## What to do
Quote the entries that follow exactly, leaving none out.

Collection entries
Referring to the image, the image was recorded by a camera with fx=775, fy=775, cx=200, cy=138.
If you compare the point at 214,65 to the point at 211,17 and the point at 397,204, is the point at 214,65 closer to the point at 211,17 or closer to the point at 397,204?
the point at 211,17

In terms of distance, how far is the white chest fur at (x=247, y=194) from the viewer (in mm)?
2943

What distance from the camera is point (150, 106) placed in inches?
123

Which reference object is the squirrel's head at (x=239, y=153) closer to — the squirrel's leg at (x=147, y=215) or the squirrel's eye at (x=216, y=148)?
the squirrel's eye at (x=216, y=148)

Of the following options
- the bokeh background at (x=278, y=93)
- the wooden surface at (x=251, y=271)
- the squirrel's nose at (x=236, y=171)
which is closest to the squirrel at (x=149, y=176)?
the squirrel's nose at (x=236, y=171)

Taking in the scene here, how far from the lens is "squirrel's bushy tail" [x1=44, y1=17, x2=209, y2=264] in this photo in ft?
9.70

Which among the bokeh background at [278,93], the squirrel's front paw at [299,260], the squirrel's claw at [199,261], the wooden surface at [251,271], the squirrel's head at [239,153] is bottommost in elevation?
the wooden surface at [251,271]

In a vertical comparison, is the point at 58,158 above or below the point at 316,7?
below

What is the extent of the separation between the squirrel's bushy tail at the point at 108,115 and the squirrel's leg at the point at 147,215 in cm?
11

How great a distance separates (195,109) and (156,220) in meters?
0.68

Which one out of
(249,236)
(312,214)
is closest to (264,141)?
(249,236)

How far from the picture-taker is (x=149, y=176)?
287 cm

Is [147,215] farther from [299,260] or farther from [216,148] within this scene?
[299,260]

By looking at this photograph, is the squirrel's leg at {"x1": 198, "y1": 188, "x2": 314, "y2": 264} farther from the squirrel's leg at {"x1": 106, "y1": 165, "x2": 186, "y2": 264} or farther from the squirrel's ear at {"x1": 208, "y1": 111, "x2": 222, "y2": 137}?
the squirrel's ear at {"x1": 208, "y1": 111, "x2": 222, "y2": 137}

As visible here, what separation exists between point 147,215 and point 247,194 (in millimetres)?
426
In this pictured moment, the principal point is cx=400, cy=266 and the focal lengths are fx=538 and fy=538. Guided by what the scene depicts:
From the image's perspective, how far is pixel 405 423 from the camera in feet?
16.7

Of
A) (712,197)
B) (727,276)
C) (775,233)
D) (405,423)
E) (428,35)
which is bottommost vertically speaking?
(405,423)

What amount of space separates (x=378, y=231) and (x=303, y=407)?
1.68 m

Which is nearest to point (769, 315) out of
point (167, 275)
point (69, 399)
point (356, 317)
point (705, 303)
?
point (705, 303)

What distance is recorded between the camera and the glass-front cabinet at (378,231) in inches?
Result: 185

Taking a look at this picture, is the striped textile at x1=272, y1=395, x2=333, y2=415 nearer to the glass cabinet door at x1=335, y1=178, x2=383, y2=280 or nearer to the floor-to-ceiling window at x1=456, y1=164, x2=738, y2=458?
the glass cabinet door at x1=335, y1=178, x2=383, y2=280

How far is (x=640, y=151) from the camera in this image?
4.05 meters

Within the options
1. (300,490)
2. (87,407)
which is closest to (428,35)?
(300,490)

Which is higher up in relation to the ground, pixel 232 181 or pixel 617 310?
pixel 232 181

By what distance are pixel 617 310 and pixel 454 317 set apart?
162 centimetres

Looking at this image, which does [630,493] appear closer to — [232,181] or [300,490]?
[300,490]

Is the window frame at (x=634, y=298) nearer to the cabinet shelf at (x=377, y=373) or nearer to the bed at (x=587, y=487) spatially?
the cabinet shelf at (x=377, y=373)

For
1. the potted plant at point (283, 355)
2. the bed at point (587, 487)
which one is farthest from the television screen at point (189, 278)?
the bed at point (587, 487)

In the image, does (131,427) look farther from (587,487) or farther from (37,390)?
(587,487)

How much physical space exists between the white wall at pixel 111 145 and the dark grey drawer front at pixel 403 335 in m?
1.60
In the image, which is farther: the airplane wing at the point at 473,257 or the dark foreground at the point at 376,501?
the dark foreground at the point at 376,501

## Response for this exercise
Referring to the image, the image was recorded by a camera with fx=775, fy=775, cx=200, cy=138.
If you compare the point at 214,65 to the point at 211,17 and the point at 397,204, is the point at 214,65 closer to the point at 211,17 or closer to the point at 397,204?
the point at 211,17

In terms of distance, how far is the white chest fur at (x=247, y=194) from the viewer (in mm)?
2943

What distance from the camera is point (150, 106) placed in inches?
123

Which reference object is the squirrel's head at (x=239, y=153) closer to — the squirrel's leg at (x=147, y=215) or the squirrel's eye at (x=216, y=148)?
the squirrel's eye at (x=216, y=148)

Of the following options
- the bokeh background at (x=278, y=93)
- the wooden surface at (x=251, y=271)
- the squirrel's nose at (x=236, y=171)
which is closest to the squirrel at (x=149, y=176)?
the squirrel's nose at (x=236, y=171)

Taking in the scene here, how far from the lens is "squirrel's bushy tail" [x1=44, y1=17, x2=209, y2=264] in this photo in ft?
9.70

Which among the bokeh background at [278,93], the squirrel's front paw at [299,260], the squirrel's claw at [199,261], the wooden surface at [251,271], the squirrel's head at [239,153] is bottommost in elevation?
the wooden surface at [251,271]

In a vertical comparison, is the point at 58,158 above or below the point at 316,7?
below

What is the extent of the separation between the squirrel's bushy tail at the point at 108,115 and the squirrel's leg at the point at 147,215 in cm?
11

How great a distance separates (195,109) and (156,220) in meters?
0.68

Which one out of
(249,236)
(312,214)
is closest to (264,141)?
(249,236)

How far from the picture-taker is (x=149, y=176)?
287 cm

Is [147,215] farther from [299,260] or farther from [216,148] within this scene?
[299,260]

By looking at this photograph, is the squirrel's leg at {"x1": 198, "y1": 188, "x2": 314, "y2": 264} farther from the squirrel's leg at {"x1": 106, "y1": 165, "x2": 186, "y2": 264} or farther from the squirrel's ear at {"x1": 208, "y1": 111, "x2": 222, "y2": 137}?
the squirrel's ear at {"x1": 208, "y1": 111, "x2": 222, "y2": 137}

As visible here, what separation exists between point 147,215 and point 247,194 (in millimetres)?
426
In this pictured moment, the principal point is cx=400, cy=266 and the focal lengths are fx=538 and fy=538. Guided by what the scene depicts:
From the image's perspective, how far is pixel 405 423 from the camera in feet?
16.7

Of
A) (712,197)
B) (727,276)
C) (775,233)
D) (405,423)
E) (428,35)
which is bottommost vertically speaking?
(405,423)

What amount of space separates (x=378, y=231) and (x=303, y=407)?
1.68 m

Which is nearest to point (769, 315) out of
point (167, 275)
point (69, 399)
point (356, 317)
point (705, 303)
?
point (705, 303)

What distance is recorded between the camera and the glass-front cabinet at (378,231) in inches?
Result: 185

Taking a look at this picture, is the striped textile at x1=272, y1=395, x2=333, y2=415 nearer to the glass cabinet door at x1=335, y1=178, x2=383, y2=280 or nearer to the floor-to-ceiling window at x1=456, y1=164, x2=738, y2=458?
the glass cabinet door at x1=335, y1=178, x2=383, y2=280

How far is (x=640, y=151) from the camera in this image?
4.05 meters

Within the options
1. (300,490)
2. (87,407)
which is closest to (428,35)?
(300,490)

Which is higher up in relation to the ground, pixel 232 181 or pixel 617 310?
pixel 232 181

By what distance are pixel 617 310 and pixel 454 317 set apart?
162 centimetres

Looking at this image, which does [630,493] appear closer to — [232,181] or [300,490]?
[300,490]

Is the window frame at (x=634, y=298) nearer to the cabinet shelf at (x=377, y=373) or nearer to the bed at (x=587, y=487) spatially?
the cabinet shelf at (x=377, y=373)

For
1. the potted plant at point (283, 355)
2. the bed at point (587, 487)
which one is farthest from the television screen at point (189, 278)?
the bed at point (587, 487)

In the image, does (131,427) look farther from (587,487) or farther from (37,390)?
(587,487)

How much physical space exists between the white wall at pixel 111 145 and the dark grey drawer front at pixel 403 335 in m?
1.60
In the image, which is farther: the airplane wing at the point at 473,257 or the dark foreground at the point at 376,501?
the dark foreground at the point at 376,501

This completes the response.